Disparities in Smoking Cessation Counseling and Using Smoking Cessation Medications for Low Income, Uninsured People with Heart Disease
When: Sunday, Nov. 11, 2–3:15 p.m. CST (3-4:15 p.m. EST)
Where: Zone 1, Science and Technology Hall, Poster SU1280
Session: Assessing and Addressing Risk Factors II
When: Sunday, Nov. 11, 3:35–3:40 p.m. CST (4:35-4:40 p.m. EST)
Where: Moderated Posters 1, Science and Technology Hall, Poster SuMDP59
Session: Best of QCOR Abstracts: Moderated Digital Posters
Smoking is one of the leading causes of heart disease, and quitting smoking is one of the most effective ways to reduce the risk of complications or death from cardiovascular disease. Physician advice and counseling is a successful way to get people to quit smoking. There are also medications proved effective by the Food and Drug Administration for smoking cessation. Although public smoking laws and new medications to quit have caused smoking rates to fall, almost 38 million people in the U.S. still smoke, according to the Centers for Disease Control and Prevention. Minorities and people with lower incomes smoke at a higher rate.

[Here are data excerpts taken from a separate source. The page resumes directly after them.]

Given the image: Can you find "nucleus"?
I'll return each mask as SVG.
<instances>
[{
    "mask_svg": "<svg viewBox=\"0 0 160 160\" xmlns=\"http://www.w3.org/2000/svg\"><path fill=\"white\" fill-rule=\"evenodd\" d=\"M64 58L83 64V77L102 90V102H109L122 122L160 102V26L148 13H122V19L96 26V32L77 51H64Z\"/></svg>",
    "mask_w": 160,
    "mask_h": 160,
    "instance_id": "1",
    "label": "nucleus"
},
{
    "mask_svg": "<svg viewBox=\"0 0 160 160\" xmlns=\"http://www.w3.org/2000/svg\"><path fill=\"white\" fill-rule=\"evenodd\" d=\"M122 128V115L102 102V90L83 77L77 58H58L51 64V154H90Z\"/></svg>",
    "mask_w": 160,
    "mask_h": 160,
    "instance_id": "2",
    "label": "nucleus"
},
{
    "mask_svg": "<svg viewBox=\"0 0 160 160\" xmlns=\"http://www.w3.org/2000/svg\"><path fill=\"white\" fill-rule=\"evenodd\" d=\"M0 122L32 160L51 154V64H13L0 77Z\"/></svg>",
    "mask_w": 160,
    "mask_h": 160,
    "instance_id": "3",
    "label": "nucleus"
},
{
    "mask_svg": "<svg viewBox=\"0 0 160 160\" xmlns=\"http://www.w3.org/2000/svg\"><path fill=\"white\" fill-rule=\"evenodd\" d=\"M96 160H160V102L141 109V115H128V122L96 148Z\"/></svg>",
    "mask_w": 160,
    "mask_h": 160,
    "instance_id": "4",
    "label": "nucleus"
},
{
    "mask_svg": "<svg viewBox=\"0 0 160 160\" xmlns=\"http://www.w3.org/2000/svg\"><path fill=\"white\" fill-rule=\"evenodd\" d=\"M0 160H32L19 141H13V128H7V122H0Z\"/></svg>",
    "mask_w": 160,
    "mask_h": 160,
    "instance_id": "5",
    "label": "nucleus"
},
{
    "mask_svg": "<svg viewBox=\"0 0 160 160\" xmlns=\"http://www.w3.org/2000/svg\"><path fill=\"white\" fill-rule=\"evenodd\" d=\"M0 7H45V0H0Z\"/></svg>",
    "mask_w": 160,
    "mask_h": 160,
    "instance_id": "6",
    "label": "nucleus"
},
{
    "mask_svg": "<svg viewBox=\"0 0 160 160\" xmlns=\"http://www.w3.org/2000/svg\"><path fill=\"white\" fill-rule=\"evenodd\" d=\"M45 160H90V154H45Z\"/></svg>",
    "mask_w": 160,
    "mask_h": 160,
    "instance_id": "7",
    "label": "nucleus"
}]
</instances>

For two related abstracts being presented at the American Heart Association meeting, Martin Tibuakuu, M.D., M.P.H., a former research fellow at the Ciccarone Center for Cardiovascular Disease and current medical resident at St Luke’s Hospital in Missouri, and Erin Michos, M.D., M.H.S., associate professor of medicine at the Johns Hopkins University School of Medicine, reviewed national survey data collected over 10 years on more than 4,000 U.S. adult smokers with heart disease to analyze smoking trends. Because of the survey’s nationwide coverage and thoroughness, the researchers say this data translates to being representative of 4.2 million current smokers with heart disease in the U.S.
The researchers found that overall, the rate of physician counseling hasn’t changed in the last decade and still hovers around 80 percent. The researchers also found that people who were uninsured were 88 percent less likely to be counseled by a physician about smoking, and people who had lower incomes were 50 percent less likely to be counseled. The researchers also found that smoking cessation medications were underused, and their use was decreasing over time (they were used by 6.4 percent of people in 2015, down from 9.3 percent in 2006). Adult smokers with heart disease who had lower incomes and were members of ethnic minorities were less likely to use these medications.
The findings suggest that many people who need counseling the most aren’t getting it, and that the majority of smokers with heart disease aren’t using proven cessation medications. The researchers suggest that more research is needed to determine the cause of these disparities—for example, are physicians less likely to offer the counseling or to prescribe cessation medications to certain patients, or are some underserved patients less likely to ask or want to be treated? Knowing what is contributing to the disparities can help inform the best way to initiate public health-targeted outreach to these vulnerable populations by reducing smoking rates and thus lowering rates of heart disease complications.